(TEXT SEGMENT Opens)

This question somewhat builds on this post, wherein the idea is to take the ARMeshGeometry
from an iOS device with LiDAR scanner, calculate the texture coordinates, and apply the sampled camera frame as the texture for a given mesh, hereby allowing a user to create a "photorealistic" 3D representation of their environment.
Per that post, I have adapted one of the responses to calculate the texture coordinates, like so;
func buildGeometry(meshAnchor: ARMeshAnchor, arFrame: ARFrame) -> SCNGeometry {
let vertices = meshAnchor.geometry.vertices
let faces = meshAnchor.geometry.faces
let camera = arFrame.camera
let size = arFrame.camera.imageResolution
// use the MTL buffer that ARKit gives us
let vertexSource = SCNGeometrySource(buffer: vertices.buffer, vertexFormat: vertices.format, semantic: .vertex, vertexCount: vertices.count, dataOffset: vertices.offset, dataStride: vertices.stride)
// set the camera matrix
let modelMatrix = meshAnchor.transform
var textCords = [CGPoint]()
for index in 0..<vertices.count {
let vertexPointer = vertices.buffer.contents().advanced(by: vertices.offset + vertices.stride * index)
let vertex = vertexPointer.assumingMemoryBound(to: (Float, Float, Float).self).pointee
let vertex4 = SIMD4<Float>(vertex.0, vertex.1, vertex.2, 1)
let world_vertex4 = simd_mul(modelMatrix, vertex4)
let world_vector3 = simd_float3(x: world_vertex4.x, y: world_vertex4.y, z: world_vertex4.z)
let pt = camera.projectPoint(world_vector3, orientation: .portrait, viewportSize: CGSize(width: CGFloat(size.height), height: CGFloat(size.width)))
let v = 1.0 - Float(pt.x) / Float(size.height)
let u = Float(pt.y) / Float(size.width)
//let z = vector_float2(u, v)
let c = CGPoint(x: v, y: u)
textCords.append(c)
}
// Setup the texture coordinates
let textureSource = SCNGeometrySource(textureCoordinates: textCords)
// Setup the normals
let normalsSource = SCNGeometrySource(meshAnchor.geometry.normals, semantic: .normal)
// Setup the geometry
let faceData = Data(bytesNoCopy: faces.buffer.contents(), count: faces.buffer.length, deallocator: .none)
let geometryElement = SCNGeometryElement(data: faceData, primitiveType: .triangles, primitiveCount: faces.count, bytesPerIndex: faces.bytesPerIndex)
let nodeGeometry = SCNGeometry(sources: [vertexSource, textureSource, normalsSource], elements: [geometryElement])
/* Setup texture - THIS IS WHERE I AM STUCK
let texture = textureConverter.makeTextureForMeshModel(frame: arFrame)
*/
let imageMaterial = SCNMaterial()
imageMaterial.isDoubleSided = false
imageMaterial.diffuse.contents = texture!
nodeGeometry.materials = [imageMaterial]
return nodeGeometry
}
Where I am struggling is to determine if these texture coordinates are actually calculating properly, and subsequently, how I would sample the camera frame to apply the relevant frame image as the texture for that mesh.

(TEXT SEGMENT Closes)
(INPUT DATA Opens)

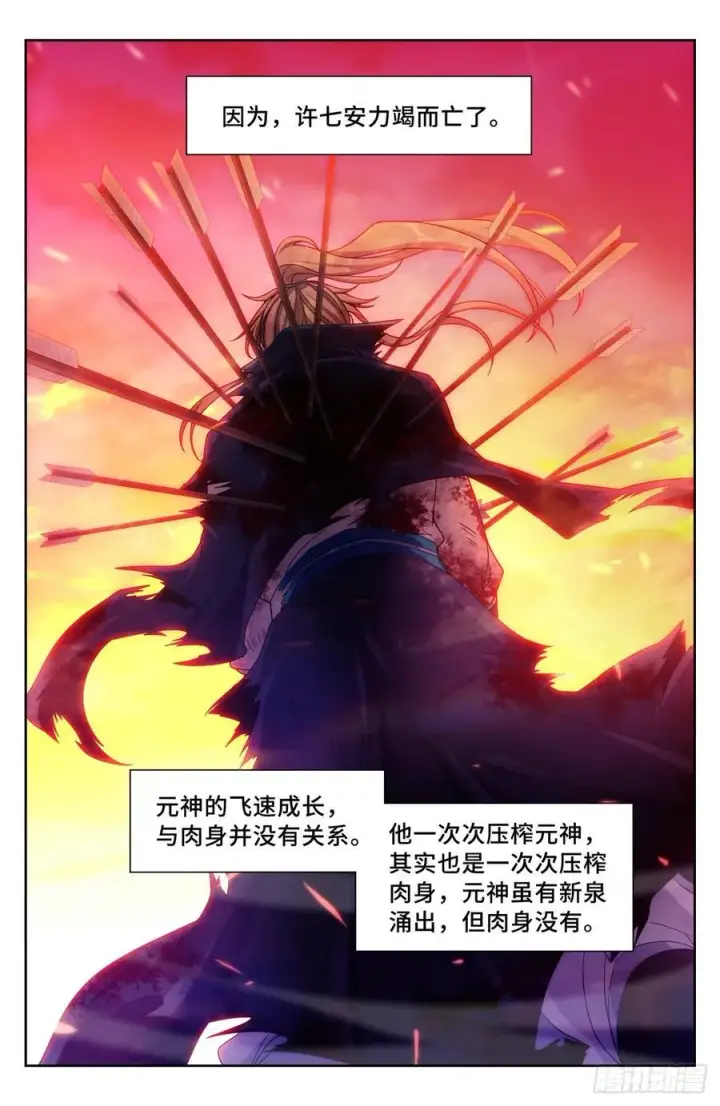 漫画《大奉打更人》273许七安之死（重置版）第24张图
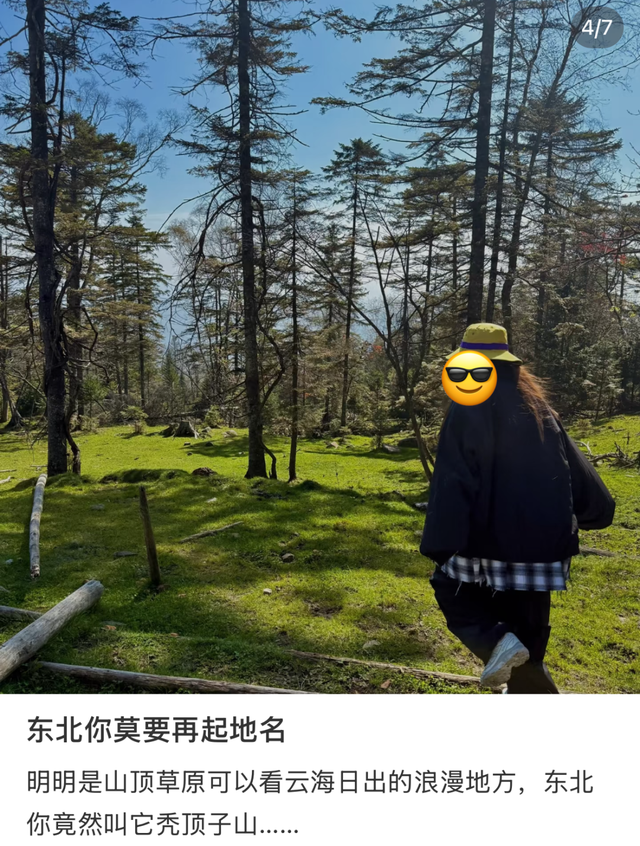 东北“屁股沟”，成了年轻人的瑞士平替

(INPUT DATA Closes)

From the question about texturing a LiDAR mesh above the listing, quote the part that opens with the words containing "This question somewhat" and closes with "of their environment.".

This question somewhat builds on this post, wherein the idea is to take the ARMeshGeometry
from an iOS device with LiDAR scanner, calculate the texture coordinates, and apply the sampled camera frame as the texture for a given mesh, hereby allowing a user to create a "photorealistic" 3D representation of their environment.